(READING TEXT)
Autocrats’ quandary: you can’t arrest a virus

When the virus hit, the strongmen hit back as they know best.

>>Declan WalshThe New York Times
Published : 7 April 2020, 05:57 AM
Updated : 7 April 2020, 05:58 AM

For Egypt’s president, Abdel-Fattah el-Sissi, that meant deploying chemical warfare troops, clad in protective suits and armed with disinfectant, to the streets of Cairo, in a theatrical display of military muscle projected via social media.

Russia’s leader, Vladimir Putin, donned the plastic suit himself, in canary yellow, for a visit to a Moscow hospital for coronavirus patients. Then he dispatched to Italy 15 military planes filled with medical supplies and emblazoned with the slogan “From Russia with Love.”

President Recep Tayyip Erdogan of Turkey, a prodigious jailer of journalists, locked up a few reporters who criticised his early efforts to counter the virus, then sent a voice message to the phone of every citizen over 50, stressing that he had everything under control.

And in Turkmenistan, one of the world’s most repressive countries, where not a single infection has been officially declared, the president for life, Gurbanguly Berdymukhamedov, promoted his book on medicinal plants as a possible solution to the pandemic.

(EXERCISE SET)
1/ Reproduce the passage of the article on autocrats and the coronavirus verbatim, everything from "Russia’s leader, Vladimir" down to "everything under control.".
2/ In the article on autocrats and the coronavirus, what did Gurbanguly Berdymukhamedov promote as a possible solution to the pandemic?

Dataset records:
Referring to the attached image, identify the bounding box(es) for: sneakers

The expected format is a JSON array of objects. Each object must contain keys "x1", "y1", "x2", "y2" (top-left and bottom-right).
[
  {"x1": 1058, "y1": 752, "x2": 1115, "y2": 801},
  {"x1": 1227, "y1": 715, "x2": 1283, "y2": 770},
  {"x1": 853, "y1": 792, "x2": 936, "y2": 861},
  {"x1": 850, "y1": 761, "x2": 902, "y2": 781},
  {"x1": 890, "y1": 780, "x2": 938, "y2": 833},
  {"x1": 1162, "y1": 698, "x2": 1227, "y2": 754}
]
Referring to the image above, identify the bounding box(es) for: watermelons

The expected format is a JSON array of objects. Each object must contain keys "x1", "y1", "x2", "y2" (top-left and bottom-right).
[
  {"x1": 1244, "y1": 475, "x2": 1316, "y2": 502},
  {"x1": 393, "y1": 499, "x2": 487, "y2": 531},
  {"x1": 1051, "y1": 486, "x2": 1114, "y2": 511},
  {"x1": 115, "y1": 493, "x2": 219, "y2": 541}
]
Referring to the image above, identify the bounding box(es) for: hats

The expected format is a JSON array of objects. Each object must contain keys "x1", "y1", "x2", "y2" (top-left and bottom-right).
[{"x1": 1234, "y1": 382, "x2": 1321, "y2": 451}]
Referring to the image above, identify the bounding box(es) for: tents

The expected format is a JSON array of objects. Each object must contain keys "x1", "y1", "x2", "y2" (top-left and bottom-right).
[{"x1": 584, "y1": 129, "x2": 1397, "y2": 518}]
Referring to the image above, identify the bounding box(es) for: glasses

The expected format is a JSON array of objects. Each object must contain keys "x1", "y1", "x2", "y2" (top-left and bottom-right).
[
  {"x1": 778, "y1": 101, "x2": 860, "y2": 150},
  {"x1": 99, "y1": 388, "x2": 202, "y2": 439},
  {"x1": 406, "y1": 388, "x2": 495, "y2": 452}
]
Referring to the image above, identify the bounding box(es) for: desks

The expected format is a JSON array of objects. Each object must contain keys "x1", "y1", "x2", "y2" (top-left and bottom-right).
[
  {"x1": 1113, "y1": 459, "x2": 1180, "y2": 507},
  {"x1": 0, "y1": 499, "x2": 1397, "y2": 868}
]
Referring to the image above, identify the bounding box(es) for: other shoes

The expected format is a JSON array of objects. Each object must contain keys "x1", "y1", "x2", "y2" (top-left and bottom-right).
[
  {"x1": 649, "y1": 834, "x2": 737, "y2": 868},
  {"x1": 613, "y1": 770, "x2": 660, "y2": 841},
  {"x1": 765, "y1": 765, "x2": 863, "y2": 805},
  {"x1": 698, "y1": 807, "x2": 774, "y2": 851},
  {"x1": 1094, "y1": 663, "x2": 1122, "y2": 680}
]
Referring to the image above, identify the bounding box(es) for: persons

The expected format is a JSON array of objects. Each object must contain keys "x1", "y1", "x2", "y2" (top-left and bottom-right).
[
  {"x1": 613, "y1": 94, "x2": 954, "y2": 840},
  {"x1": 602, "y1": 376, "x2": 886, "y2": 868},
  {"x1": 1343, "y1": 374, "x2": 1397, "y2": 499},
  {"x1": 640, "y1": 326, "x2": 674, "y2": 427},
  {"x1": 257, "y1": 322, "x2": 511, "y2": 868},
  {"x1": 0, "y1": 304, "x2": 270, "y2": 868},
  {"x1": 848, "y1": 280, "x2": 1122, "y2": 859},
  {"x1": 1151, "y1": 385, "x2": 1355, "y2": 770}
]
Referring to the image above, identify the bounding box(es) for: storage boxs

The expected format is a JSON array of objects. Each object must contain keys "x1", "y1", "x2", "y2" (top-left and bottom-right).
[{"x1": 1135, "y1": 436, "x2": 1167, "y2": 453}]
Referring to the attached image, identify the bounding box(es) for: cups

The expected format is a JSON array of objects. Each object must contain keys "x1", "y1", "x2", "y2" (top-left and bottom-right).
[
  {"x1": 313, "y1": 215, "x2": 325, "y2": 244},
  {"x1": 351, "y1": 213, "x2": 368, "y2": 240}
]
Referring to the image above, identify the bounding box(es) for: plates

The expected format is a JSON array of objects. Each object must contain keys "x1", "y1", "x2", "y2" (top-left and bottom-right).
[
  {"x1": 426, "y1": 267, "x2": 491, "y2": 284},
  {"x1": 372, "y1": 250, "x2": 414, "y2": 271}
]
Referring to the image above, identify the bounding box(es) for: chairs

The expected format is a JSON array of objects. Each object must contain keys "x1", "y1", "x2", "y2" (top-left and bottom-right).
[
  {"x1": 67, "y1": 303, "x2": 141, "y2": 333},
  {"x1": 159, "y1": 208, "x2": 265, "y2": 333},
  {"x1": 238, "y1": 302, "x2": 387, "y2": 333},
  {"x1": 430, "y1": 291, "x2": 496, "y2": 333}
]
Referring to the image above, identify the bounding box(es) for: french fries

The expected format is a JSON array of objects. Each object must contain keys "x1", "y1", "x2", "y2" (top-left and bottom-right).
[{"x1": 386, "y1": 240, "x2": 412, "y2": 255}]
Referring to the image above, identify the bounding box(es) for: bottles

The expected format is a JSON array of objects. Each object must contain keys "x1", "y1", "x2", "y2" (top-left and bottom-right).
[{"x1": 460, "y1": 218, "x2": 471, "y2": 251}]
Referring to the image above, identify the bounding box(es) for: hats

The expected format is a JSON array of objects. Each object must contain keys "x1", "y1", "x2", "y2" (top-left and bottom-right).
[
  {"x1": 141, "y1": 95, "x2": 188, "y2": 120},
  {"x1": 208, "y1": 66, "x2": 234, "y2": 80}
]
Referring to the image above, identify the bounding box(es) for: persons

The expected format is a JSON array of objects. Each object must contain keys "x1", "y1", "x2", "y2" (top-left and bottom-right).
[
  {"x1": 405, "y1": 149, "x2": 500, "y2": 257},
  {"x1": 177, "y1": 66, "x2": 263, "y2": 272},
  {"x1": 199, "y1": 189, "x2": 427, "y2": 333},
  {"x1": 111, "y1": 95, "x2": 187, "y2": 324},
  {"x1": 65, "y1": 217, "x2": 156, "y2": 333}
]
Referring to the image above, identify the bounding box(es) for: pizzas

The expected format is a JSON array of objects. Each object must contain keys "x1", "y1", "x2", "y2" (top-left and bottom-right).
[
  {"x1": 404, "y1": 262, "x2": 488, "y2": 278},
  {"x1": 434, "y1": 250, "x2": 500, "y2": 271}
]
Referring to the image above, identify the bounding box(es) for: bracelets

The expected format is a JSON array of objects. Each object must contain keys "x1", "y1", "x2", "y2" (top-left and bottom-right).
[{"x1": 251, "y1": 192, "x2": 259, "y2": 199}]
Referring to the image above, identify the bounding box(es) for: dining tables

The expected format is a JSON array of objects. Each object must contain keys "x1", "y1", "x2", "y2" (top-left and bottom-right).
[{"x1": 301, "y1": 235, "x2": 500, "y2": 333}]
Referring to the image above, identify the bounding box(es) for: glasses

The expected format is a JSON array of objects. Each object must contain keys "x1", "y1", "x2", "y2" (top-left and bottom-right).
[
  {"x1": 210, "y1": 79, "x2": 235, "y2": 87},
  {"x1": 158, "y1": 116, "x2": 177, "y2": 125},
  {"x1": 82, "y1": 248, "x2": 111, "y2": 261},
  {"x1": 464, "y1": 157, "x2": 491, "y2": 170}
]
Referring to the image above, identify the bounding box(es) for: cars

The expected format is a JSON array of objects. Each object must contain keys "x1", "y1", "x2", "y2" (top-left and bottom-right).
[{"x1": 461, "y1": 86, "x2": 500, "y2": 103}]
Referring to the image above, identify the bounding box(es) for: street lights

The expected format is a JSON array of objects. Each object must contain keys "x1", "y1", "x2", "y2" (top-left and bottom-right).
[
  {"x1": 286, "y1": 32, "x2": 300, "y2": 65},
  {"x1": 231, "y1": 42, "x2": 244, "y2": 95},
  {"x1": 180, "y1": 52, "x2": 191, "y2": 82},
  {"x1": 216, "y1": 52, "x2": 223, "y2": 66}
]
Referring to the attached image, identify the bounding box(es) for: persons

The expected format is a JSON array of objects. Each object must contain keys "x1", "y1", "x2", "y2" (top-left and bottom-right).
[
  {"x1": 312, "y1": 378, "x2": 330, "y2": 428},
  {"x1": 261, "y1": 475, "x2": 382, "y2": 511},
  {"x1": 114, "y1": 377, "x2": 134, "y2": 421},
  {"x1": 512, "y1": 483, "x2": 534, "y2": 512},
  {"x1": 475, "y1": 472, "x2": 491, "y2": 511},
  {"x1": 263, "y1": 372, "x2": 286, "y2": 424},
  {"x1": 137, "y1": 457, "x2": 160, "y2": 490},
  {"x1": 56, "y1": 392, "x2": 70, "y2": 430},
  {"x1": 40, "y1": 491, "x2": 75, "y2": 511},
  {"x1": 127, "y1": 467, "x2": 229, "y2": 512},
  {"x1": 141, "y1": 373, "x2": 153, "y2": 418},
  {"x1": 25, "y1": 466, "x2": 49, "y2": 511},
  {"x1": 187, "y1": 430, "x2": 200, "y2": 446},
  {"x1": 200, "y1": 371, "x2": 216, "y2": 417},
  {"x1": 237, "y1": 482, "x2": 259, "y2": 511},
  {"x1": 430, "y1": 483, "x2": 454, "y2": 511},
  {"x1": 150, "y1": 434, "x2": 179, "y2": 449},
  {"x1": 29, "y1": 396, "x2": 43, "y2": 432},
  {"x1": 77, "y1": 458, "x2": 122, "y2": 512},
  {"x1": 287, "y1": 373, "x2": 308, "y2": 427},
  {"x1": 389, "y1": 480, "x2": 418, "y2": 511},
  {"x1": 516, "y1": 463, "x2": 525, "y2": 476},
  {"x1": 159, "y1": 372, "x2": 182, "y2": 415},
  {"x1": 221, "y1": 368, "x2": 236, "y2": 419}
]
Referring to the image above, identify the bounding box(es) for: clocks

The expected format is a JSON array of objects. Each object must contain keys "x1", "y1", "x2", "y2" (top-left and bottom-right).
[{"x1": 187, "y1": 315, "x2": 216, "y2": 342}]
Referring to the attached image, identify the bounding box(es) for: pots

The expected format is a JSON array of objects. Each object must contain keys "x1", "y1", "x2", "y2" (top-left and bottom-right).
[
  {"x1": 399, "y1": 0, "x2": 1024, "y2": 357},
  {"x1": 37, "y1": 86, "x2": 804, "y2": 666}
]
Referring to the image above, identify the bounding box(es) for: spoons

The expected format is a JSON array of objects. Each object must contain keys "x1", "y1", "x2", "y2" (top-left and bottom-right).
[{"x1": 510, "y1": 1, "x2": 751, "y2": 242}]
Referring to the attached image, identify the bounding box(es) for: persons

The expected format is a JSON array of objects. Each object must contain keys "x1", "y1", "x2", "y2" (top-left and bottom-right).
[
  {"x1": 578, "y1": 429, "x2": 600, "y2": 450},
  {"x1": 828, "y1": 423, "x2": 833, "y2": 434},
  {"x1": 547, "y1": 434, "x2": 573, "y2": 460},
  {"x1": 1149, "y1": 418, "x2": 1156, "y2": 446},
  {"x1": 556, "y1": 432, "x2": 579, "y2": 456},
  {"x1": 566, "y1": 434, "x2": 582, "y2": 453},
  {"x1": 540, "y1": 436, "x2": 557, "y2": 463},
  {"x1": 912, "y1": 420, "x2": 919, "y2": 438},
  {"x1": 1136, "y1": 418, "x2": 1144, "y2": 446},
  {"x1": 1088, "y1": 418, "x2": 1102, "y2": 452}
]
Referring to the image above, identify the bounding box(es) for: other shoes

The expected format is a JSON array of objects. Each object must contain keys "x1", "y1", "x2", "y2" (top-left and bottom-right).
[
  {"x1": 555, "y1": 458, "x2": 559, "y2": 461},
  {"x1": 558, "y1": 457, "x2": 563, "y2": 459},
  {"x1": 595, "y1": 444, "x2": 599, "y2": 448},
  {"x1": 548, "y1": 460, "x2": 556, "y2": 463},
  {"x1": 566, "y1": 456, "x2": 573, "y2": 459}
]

(WRITTEN ANSWERS)
1/
Russia’s leader, Vladimir Putin, donned the plastic suit himself, in canary yellow, for a visit to a Moscow hospital for coronavirus patients. Then he dispatched to Italy 15 military planes filled with medical supplies and emblazoned with the slogan “From Russia with Love.”

President Recep Tayyip Erdogan of Turkey, a prodigious jailer of journalists, locked up a few reporters who criticised his early efforts to counter the virus, then sent a voice message to the phone of every citizen over 50, stressing that he had everything under control.

2/ His book on medicinal plants.